In 1996, Freese joined a reformed Devo for a show at the Sundance Film Festival, replacing David Kendrick. Freese has become their primary drummer in concert and in the studio since. Freese has said that he learned to play drums thanks to Devo's 1980 album Freedom of Choice. Freese played drums on Devo's 2010 album Something for Everybody, and provided backing vocals on Devo's holiday single "Merry Something to You".

=== Guns N' Roses ===
Freese was a member of hard rock band Guns N' Roses from 1997 to 1999, replacing Matt Sorum and signing a two-year contract. Initially hesitant about joining the band, he was persuaded by his friend and collaborator Paul Westerberg of the Replacements, who told Freese, "You should do it. Go do it. It sounds totally wrong; go do it. What are you going to do, be in some totally cool alternative band? Are you going to join the Foo Fighters or something obvious?" Coincidentally, Freese would subsequently go on to join an alternative band, A Perfect Circle, and later joined Foo Fighters.

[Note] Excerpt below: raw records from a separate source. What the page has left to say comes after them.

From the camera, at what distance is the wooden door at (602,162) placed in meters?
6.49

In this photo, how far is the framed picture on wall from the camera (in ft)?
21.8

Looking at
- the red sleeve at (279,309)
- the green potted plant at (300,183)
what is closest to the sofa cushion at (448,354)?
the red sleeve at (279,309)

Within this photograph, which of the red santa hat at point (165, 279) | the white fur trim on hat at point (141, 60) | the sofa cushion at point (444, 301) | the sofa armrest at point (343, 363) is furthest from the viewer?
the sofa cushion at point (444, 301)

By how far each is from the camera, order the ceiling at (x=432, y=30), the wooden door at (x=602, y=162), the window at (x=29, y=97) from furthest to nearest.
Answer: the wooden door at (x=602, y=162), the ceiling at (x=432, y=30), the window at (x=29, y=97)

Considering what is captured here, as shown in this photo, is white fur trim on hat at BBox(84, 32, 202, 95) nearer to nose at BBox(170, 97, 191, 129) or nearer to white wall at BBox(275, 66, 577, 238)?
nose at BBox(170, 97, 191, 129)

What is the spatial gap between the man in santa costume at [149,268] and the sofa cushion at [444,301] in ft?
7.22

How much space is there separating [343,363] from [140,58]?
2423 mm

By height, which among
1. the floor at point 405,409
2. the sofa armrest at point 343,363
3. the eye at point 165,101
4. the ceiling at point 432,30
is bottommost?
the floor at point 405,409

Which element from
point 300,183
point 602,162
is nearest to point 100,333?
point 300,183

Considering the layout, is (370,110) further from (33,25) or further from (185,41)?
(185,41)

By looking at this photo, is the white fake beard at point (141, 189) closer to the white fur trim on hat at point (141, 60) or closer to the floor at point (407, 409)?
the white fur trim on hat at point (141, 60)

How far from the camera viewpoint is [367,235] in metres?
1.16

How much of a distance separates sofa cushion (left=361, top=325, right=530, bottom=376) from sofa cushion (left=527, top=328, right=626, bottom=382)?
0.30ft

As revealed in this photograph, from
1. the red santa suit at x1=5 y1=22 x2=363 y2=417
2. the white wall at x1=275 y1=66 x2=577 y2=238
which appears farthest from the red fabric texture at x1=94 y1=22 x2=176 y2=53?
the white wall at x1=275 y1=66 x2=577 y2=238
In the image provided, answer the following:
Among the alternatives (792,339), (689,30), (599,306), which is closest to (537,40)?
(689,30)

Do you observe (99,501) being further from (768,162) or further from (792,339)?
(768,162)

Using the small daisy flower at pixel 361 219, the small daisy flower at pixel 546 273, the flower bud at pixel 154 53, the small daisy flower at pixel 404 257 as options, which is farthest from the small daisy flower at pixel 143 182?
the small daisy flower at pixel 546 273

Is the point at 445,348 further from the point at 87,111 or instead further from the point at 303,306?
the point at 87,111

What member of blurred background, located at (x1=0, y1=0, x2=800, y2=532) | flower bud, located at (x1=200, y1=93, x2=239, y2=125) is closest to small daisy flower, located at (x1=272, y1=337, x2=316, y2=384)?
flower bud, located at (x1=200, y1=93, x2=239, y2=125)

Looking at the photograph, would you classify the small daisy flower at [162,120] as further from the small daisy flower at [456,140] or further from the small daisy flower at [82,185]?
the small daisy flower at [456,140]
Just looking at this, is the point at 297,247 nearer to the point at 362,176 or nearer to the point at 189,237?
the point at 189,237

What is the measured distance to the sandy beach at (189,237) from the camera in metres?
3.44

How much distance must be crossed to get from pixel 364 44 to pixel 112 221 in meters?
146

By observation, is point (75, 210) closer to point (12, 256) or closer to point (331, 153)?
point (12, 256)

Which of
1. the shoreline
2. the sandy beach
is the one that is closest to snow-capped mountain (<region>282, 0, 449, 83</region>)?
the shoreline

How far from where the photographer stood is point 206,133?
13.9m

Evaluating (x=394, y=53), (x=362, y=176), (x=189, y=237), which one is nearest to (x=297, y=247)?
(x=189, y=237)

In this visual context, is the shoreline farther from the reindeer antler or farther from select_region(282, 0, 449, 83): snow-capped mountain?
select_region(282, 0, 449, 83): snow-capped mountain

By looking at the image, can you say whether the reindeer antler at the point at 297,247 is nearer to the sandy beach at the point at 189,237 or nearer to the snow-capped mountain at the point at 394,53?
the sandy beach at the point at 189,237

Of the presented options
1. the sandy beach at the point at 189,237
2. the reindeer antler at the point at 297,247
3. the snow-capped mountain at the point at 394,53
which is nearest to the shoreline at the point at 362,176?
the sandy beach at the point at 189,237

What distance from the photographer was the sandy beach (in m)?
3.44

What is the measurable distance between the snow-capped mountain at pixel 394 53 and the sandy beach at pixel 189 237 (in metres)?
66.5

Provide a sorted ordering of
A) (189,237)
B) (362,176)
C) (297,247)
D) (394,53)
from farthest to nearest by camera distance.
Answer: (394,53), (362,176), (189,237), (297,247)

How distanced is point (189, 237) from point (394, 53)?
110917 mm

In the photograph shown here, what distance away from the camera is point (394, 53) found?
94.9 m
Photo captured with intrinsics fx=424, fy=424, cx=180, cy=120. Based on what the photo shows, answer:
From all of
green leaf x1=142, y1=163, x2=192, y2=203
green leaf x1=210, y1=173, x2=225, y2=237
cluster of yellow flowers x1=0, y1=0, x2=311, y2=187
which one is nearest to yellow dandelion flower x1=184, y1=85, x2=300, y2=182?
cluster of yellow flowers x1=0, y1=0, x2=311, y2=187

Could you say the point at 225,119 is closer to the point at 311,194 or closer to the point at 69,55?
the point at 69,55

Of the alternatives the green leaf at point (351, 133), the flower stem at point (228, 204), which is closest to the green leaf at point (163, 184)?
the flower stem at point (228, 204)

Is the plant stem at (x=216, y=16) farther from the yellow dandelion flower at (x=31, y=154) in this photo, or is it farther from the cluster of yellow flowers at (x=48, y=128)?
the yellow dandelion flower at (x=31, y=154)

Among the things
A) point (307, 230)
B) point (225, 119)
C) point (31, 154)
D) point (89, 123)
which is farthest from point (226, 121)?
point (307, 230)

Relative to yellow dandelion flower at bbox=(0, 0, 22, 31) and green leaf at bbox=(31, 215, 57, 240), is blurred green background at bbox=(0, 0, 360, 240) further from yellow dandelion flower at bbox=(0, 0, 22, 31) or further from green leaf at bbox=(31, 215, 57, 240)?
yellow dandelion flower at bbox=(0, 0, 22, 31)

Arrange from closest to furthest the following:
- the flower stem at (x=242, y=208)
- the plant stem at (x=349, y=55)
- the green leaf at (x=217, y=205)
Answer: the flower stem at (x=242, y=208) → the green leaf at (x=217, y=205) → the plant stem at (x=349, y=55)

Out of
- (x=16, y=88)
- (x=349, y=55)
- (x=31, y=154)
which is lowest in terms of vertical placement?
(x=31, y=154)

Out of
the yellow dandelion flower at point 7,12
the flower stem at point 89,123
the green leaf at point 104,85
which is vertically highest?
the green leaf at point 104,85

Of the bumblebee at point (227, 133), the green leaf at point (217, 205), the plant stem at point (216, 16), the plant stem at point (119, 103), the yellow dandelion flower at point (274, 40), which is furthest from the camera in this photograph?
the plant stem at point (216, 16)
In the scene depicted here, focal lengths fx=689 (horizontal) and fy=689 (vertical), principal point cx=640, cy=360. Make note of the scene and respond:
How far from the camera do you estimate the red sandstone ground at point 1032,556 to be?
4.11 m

With Guns N' Roses, Freese recorded the song "Oh My God" for the End of Days soundtrack and co-wrote the song "Chinese Democracy" with Axl Rose. Freese drummed on 30 tracks to potentially be included on Chinese Democracy, but his recordings were scrapped and re-recorded note-for-note by Bryan Mantia. He was credited with arrangements on four tracks on the album, released in 2008.

=== A Perfect Circle ===
Freese left Guns N' Roses in 1999 to join A Perfect Circle alongside Tool vocalist Maynard James Keenan and the band's founder Billy Howerdel. Freese said he chose to make the switch "because it seemed like a more tangible thing that was really going to happen. These guys aren't spending a million in the studio. They seem like they want to start a regular band. They want to write and record a record and go on tour six weeks from now. It all seemed very realistic."

A Perfect Circle's first album, 2000's Mer de Noms, was the highest charting debut for a rock group at number four on the Billboard 200 in its first week of sales. "I think it's a great record, and I feel proud of it," Freese said, retrospectively, in 2020. "I always feel okay patting myself on the back for certain projects because there's tons of projects I played on that I don't like."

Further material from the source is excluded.